NEW YORK -- While monitoring the wind and home runs, the New York Yankees are selling off their old stadium in bits and pieces.
Chief operating officer Lonn Trost said more wind studies will be done at the $1.5 billion new Yankee Stadium, but the weather during the first two homestands might have been unusual. Forty-seven home runs hit, four shy of the record for the first 13 games at a major league ballpark. Thirty-two of the homers were hit to right field.
"There were wind studies performed before. There will be wind studies performed as we go forward, and we're just looking like you are to see whether or not it's the weather, the wind, what happens when the old building goes down," Trost said Tuesday.
He spoke after a news conference to announce memorabilia sales from the old Yankee Stadium.
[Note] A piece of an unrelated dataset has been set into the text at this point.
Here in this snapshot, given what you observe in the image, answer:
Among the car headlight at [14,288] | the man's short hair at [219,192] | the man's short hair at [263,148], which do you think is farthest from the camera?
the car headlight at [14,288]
Seats are going for $1,500 a pair and $1,999 for specific pairs -- the Jeffrey Maier chair will be sold separately -- through Yankees-Steiner Collectibles, cheaper than the top single-game ticket price at the new ballpark.
The home-run total at the new stadium is vastly higher than the most in the first 13 games of a season at the old Yankee Stadium, 36 in 2007, according to the Elias Sports Bureau.
"Based upon wind analysis and wind studies, the winds we were having were the least likely winds to occur," Trost said. "We'll always look and we'll always analyze. And right now, I don't know if I can do anything about wind."
The team does know what it's going to do with what remains of the old ballpark.
A piece of the famous facade and the grass with the interlocking "NY" logo behind home plate cost $50,000 each. A 1-square-foot piece of sod goes for $120 and freeze-dried grass in $80. Some items will be auctioned online through July 24.
The Yankees paid New York City $11.5 million for the memorabilia from the ballpark, which was owned by the city. Trost criticized Assemblyman Richard Brodsky, a frequent Yankees opponent who said the team underpaid.
"He continues to grandstand, that he has an agenda, that we don't know what it is," Trost said. "I certainly hope his constituency likes what he's doing, because they're paying for it."
Trost said demolition of the old ballpark, which is under management of the city, will start in July. The team is discussing what to send to the Hall of Fame in Cooperstown.
The seat Maier sat in before reaching over the right-field wall to give Derek Jeter a home run against Baltimore in the 1996 playoffs will be sold specially. The wall was cut out that Jeter jumped over during his famous 12th-inning catch against Boston on July 1, 2004, along with the seats he landed in likely will be auctioned.
"We kind of want to savor the wall," said Brandon Steiner, whose company is handling sales.
Current and former players have asked for their favorite memorabilia from the old ballpark. Mike Mussina said in September he wanted the huge flag pole. Moving the frieze won't be easy.
"It's not easy to remove and not light," Steiner said. "It won't be easy to take that far without a major vehicle."